In the editorial, endocrinologists from Melbourne’s Royal Children’s Hospital, Dr Garry Warne and Dr Jacqueline Hewitt, discuss the sometimes contentious management of the disorder, and call for the preparation of separate risk management strategies for individual patients.

“International debate continues about the ethics of performing genital surgery on affected infants and children,” Dr Warne said.

“The option to assign a gender but postpone surgery until the child is able to give consent has been strongly advocated in some quarters, but hasn’t gained wide acceptance because of concerns that children might suffer psychological harm if left with ambiguous genitalia.

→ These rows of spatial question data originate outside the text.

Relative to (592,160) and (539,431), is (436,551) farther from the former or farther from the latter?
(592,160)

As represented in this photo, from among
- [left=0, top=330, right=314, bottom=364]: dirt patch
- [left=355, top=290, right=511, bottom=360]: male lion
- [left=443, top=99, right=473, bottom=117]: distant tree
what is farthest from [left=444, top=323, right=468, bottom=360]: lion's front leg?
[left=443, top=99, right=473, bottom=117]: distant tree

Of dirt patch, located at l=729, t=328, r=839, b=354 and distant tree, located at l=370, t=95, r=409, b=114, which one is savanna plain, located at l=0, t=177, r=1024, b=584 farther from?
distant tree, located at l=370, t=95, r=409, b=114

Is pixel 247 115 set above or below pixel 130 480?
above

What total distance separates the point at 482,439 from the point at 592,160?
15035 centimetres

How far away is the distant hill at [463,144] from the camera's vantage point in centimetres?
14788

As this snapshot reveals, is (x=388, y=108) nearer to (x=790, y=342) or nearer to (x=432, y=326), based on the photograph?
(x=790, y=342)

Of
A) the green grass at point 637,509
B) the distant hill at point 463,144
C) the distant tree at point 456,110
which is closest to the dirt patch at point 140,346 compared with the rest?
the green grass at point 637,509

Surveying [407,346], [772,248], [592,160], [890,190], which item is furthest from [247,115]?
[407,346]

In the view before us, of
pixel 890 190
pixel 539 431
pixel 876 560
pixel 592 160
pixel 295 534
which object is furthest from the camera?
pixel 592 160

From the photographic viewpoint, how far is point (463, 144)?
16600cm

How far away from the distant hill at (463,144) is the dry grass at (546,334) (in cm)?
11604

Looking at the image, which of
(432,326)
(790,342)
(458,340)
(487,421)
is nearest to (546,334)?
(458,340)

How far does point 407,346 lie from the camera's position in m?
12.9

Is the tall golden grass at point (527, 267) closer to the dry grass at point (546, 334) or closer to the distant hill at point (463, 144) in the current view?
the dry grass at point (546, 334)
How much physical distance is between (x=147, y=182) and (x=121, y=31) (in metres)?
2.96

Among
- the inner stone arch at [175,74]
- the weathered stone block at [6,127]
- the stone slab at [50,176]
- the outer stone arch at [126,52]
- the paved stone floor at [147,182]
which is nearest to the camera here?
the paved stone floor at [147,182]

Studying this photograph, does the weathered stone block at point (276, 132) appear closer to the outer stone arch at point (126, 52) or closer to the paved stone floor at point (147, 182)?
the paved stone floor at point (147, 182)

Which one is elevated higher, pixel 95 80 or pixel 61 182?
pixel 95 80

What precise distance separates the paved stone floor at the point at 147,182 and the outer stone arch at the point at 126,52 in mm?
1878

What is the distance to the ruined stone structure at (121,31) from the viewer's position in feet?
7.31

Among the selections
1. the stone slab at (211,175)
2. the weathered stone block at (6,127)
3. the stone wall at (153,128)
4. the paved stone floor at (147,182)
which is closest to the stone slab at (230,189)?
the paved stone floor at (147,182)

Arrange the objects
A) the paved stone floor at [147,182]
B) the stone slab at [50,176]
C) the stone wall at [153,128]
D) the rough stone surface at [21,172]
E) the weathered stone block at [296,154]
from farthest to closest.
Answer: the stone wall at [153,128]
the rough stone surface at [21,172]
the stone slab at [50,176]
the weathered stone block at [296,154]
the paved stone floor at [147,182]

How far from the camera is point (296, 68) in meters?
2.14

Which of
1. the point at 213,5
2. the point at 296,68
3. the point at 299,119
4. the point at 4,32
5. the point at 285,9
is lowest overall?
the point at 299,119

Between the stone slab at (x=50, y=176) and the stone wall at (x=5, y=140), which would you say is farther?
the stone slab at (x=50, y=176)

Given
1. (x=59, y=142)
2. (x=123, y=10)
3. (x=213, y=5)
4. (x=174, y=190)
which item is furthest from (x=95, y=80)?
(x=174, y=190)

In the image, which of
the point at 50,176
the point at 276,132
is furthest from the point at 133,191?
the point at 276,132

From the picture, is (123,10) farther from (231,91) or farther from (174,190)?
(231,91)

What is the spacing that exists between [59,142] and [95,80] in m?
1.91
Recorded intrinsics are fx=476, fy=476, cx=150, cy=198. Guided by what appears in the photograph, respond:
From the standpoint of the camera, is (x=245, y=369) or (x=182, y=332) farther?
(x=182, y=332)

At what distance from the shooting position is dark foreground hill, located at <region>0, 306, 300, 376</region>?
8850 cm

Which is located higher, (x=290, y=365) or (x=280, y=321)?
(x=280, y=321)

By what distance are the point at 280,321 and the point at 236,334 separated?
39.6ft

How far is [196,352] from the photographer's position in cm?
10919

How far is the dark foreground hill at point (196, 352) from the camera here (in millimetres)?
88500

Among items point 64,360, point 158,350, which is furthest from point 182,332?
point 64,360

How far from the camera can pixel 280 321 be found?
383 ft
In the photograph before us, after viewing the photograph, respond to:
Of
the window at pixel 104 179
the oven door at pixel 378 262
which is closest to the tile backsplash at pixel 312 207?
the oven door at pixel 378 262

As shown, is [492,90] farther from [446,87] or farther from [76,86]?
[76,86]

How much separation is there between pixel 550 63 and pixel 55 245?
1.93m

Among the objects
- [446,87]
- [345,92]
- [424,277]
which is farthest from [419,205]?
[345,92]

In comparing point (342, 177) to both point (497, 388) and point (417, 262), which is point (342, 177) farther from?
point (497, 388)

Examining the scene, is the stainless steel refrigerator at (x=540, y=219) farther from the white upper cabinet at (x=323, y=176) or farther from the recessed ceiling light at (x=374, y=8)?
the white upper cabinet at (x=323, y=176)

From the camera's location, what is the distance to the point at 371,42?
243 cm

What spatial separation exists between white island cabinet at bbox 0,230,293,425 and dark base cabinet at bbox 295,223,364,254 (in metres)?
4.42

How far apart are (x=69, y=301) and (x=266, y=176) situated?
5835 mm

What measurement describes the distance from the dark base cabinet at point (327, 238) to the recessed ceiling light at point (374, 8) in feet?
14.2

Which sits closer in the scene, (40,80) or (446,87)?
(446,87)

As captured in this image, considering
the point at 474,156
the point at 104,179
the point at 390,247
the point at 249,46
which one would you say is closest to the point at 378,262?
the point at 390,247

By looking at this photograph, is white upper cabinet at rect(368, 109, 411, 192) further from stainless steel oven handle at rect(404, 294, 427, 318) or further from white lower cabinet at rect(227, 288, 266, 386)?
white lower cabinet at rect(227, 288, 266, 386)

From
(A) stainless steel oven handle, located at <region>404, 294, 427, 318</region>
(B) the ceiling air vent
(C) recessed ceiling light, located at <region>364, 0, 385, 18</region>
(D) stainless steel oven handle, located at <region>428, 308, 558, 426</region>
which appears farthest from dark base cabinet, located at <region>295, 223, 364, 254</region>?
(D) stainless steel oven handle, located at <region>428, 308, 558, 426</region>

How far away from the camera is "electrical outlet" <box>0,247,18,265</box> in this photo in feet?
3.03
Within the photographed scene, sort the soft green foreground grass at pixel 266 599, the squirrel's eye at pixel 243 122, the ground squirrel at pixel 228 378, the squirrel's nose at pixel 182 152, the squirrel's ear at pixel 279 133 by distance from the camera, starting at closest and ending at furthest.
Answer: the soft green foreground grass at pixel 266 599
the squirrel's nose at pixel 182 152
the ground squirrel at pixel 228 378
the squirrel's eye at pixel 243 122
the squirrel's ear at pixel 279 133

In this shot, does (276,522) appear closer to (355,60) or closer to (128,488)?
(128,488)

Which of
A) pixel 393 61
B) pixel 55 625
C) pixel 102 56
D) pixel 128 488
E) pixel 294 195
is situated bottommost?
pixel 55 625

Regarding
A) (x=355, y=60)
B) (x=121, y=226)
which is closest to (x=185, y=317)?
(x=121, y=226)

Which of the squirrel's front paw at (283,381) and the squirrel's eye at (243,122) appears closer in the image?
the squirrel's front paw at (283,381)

“Another dilemma in delaying sex-assignment surgery is the increased risk of gonadal malignancy. what has largely been missing from the debate is recognition that surgery forms a necessary part of the risk management strategy for preventing gonadal malignancy.”

Gonadal malignancy proved fatal in a case detailed in the MJA by Dr Jim Parker (et al) from the University of Western Sydney.

The case was of a 59 year old man who presented with previously undiagnosed DSD. Internal investigations for a related complaint revealed a normally formed uterus and an abdominal gonad with an advanced malignancy.

The uterus and gonad were surgically removed, and the patient was treated postoperatively with chemotherapy, but died 18 months later.

Dr Warne said the tragic case highlighted the need for accurate diagnosis and early monitoring and care from a multidisciplinary team.

“The means for accurate diagnosis are improving with the development of microarray technology that offers an exciting and promising advance in identifying genetic mutations,” Dr Warne said.